If X-Y is the Cartesian frame of reference for the curve which has its centre (origin) at O(h,k) wrt the x-y frame, then if P(X,Y)≡P(x,y), that is, P can be represented in either frame of reference, r²=OP²=X²+Y²=(x-h)²+(y-k)²=x²-2hx+h²+y²-2ky+k². We know that P must be on the curve 3x²+xy+y²-16x-10y+30=0. See picture.
Let θ=angle between the X-axis and the x-axis and ɸ=angle between OP and the X-axis.
X=rcosɸ, Y=rsinɸ, x-h=rcos(θ+ɸ), y-k=rsin(θ+ɸ).
x-h=rcosθcosɸ-rsinθsinɸ=Xcosθ-Ysinθ,
y-k=rsinθcosɸ+rcosθsinɸ=Xsinθ+Ycosθ.
The next step is to substitute for x and y to get an equation for X and Y. From this transformed equation we can find out which coefficients need to be zero so as to eliminate first degree terms.

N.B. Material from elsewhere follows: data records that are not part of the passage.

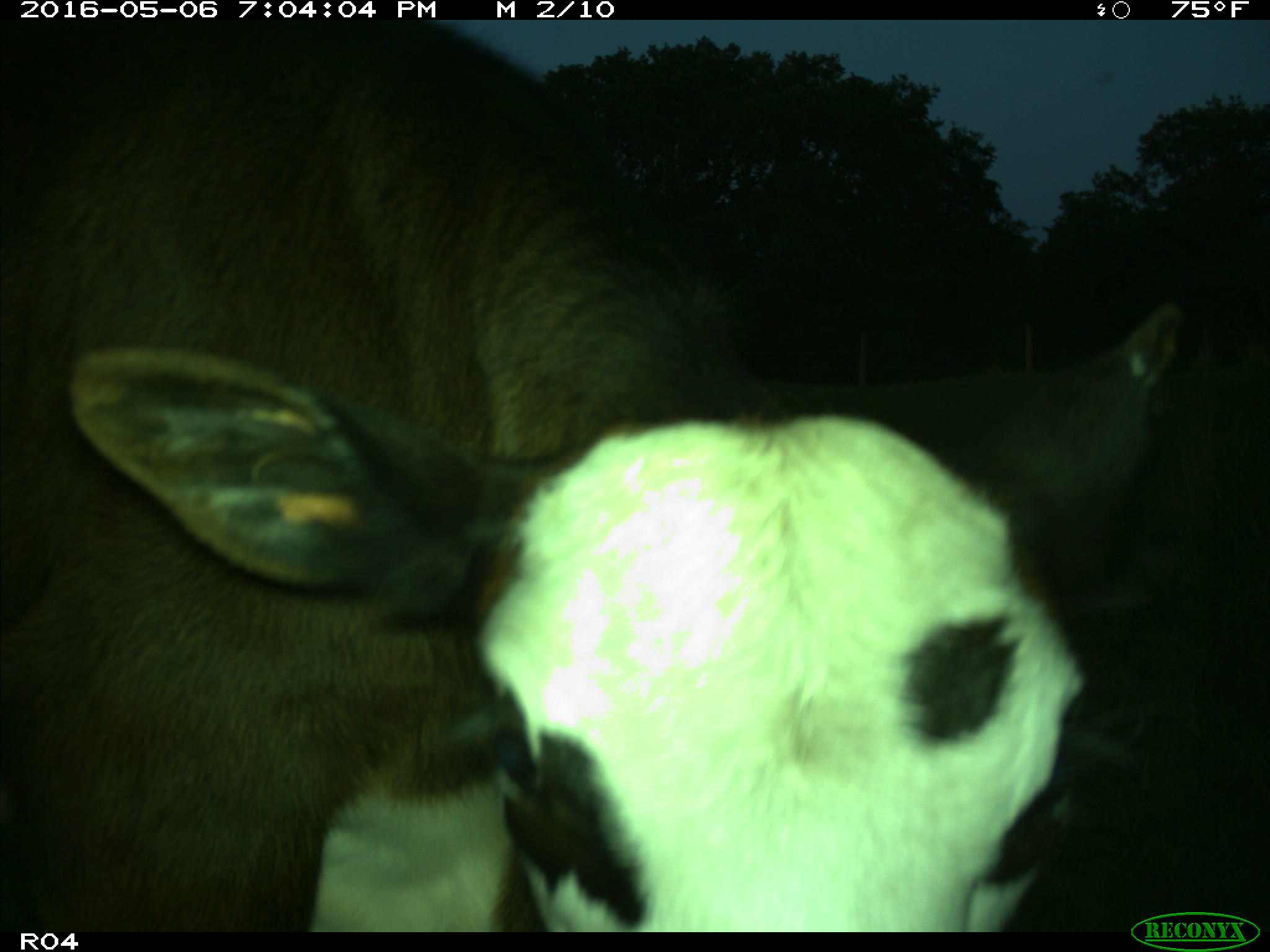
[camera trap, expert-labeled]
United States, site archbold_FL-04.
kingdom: Animalia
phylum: Chordata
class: Mammalia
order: Artiodactyla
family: Bovidae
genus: Bos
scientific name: Bos taurus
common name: domestic cow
Bos taurus (domestic cow).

To simplify writing, s=sinθ and c=cosθ.
x=h+Xc-Ys, y=k+Xs+Yc.
3x²=3h²+6h(Xc-Ys)+3(Xc-Ys)², y²=k²+2k(Xs+Yc)+(Xs+Yc)².
xy=hk+hXs+hYc+kXc+X²sc+XYc²-kYs-XYs²-Y²sc.
The XY term must be zero. If we look at what can produce XY, we see 3x² contains -6XYsc, y² contains 2XYsc and xy contains XY(c²-s²). Therefore, -6sc+2sc+c²-s²=0, c²-4sc-s²=0. Divide through by c²:
1-4t-t²=0 where t=s/c=tanθ. So t²+4t=1, t²+4t+4=5, (t+2)²=5, t=-2±√5.
The two angles for θ are 13.28° and 283.28°. These angles differ by 270° (3 right angles). This means that the X-axis is inclined to the x-axis by 13.28° or the Y-axis is inclined to the x-axis by 13.28°. This is the angle we’ll use to find h and k.
Therefore s=0.229753 and c=0.973249 approx.
To find h and k we look at the remaining coefficients. We are eliminating X and Y terms.
Start with X terms:
6hc+2ks+hs+kc-16c-10s=0; h(6c+s)+k(2s+c)=16c+10s; k=(16c+10s-h(6c+s))/(2s+c).
Y terms:
-6hs+2kc+hc-ks+16s-10c=0; h(-6s+c)+k(2c-s)=-16s+10c; k=(-16s+10c-h(-6s+c))/(2c-s).
We have sufficient to find h and k. Find h first:
(16c+10s-h(6c+s))/(2s+c)=(-16s+10c-h(-6s+c))/(2c-s). The only unknown is h.
(17.87-6.07h)/1.43=(6.06+0.41h)/1.72, 12.47-4.24h=3.52+0.24h, 8.94=4.47h, h=2 and k=4.
Please note that only 2 decimal places have been shown, but greater accuracy was obtained using a calculator.